Page extract

Tuesday, May 30, 2006

As if I was ever here to begin with

Hey! Hi! Blog! Wow, neat. Yeah. Ok, so I'm back, after a slightly extended leave of technical absence. User error plus forgetting to google the internets equals me feeling really dumb.

But you say your forgive me? That's sweet of you.

So what have I been up to? Uh, not much. I'll tell you that I'm working my way through Richard Ford's The Sportswriter right now, and just in time, too, since word on the street has it Ford will be putting out the third and final Frank Bascombe book this fall. Maybe I'll catch up by then, or maybe not, I don't know and ain't gonna fuss over it.

You can probably insert the standard response here: I'm enjoying this book more than I expected I'd enjoy a book about a guy who writes about sports. I'm intrigued enough to want to know where the story's going, and am plenty addicted to the brilliant one-liners Ford scatters every couple pages. Bascombe is an interesting character, if middle aged white guy characters are your thing--or really if writing is your thing, because Bascombe's got things to say about that. Neither of which, actually, come to think of it, are really necessarily my thing, I think: I'm too young and too self-conscious to feel like I can go too far reading books about suburban middle aged white guys, but there's certainly room on the shelf for such books when they're about more than that, which this one is; and as for fictional writers talking about writing, well, eh, metafiction tomfoolery or striving to make a point about life, you know? I guess I'm cynical, more than I realize I am, and Ford sort of cuts through that.

Problems to solve
1/ Answer these questions about the blog post, one per line:
(a) Which book is the writer working through?
(b) What does word on the street say Ford will put out this fall?
(c) What does the writer say "user error" was added to?
2/ According to the blog post, why does the writer feel unable to go too far reading books about suburban middle aged white guys?

Supplied records

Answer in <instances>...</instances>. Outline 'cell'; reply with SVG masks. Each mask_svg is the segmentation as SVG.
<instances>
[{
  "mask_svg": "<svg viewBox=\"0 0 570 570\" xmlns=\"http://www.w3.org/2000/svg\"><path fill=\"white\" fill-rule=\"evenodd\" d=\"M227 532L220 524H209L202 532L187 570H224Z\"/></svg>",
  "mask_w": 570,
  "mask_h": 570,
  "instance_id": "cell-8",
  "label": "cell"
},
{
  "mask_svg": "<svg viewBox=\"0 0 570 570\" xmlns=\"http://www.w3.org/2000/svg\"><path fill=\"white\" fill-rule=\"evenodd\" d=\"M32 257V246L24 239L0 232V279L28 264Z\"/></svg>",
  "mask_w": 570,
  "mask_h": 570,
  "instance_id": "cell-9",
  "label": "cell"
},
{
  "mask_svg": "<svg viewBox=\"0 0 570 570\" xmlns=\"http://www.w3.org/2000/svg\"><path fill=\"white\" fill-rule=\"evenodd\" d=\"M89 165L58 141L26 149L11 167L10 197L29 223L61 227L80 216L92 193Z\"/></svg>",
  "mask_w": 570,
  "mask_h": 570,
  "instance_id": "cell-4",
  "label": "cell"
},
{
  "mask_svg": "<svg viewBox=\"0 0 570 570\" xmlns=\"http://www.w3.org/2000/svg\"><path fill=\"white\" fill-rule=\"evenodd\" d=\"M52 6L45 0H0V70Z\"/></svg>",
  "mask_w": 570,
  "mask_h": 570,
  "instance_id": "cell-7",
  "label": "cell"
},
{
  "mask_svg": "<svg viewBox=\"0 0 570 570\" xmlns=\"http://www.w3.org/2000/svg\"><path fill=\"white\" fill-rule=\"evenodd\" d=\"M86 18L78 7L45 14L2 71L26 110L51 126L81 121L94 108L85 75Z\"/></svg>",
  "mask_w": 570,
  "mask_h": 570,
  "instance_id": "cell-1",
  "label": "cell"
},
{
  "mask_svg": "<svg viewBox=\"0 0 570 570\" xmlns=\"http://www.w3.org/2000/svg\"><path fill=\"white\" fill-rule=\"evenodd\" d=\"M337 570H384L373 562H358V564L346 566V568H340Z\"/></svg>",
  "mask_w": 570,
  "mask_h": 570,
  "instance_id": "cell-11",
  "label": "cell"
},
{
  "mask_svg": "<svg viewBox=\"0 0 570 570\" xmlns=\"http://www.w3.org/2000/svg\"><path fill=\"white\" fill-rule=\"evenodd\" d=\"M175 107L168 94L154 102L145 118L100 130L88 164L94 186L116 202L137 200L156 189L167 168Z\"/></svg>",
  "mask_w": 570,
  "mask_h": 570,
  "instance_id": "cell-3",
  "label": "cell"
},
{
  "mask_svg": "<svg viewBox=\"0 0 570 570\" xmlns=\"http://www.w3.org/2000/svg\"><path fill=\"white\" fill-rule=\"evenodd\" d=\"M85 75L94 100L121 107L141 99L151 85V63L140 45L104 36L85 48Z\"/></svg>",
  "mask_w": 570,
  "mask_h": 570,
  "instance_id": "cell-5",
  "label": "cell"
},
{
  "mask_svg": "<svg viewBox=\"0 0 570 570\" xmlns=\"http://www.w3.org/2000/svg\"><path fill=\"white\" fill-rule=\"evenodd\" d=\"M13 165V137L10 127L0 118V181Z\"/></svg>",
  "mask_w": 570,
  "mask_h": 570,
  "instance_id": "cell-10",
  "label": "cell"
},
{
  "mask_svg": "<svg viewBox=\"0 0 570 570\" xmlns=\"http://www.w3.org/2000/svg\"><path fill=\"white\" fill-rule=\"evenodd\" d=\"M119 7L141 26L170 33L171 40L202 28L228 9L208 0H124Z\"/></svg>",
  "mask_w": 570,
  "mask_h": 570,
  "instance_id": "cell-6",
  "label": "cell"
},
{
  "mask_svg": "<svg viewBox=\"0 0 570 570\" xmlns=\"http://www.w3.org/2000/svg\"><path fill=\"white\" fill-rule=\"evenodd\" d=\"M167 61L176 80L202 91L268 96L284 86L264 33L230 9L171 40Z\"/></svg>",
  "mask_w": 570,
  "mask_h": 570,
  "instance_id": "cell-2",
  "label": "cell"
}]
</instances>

Problem solutions
1/
(a) Richard Ford's The Sportswriter.
(b) The third and final Frank Bascombe book.
(c) Forgetting to google the internets.

2/ The writer says they are too young and too self-conscious to go too far with such books. Even so, they allow that there is room on the shelf for them when they are about more than that.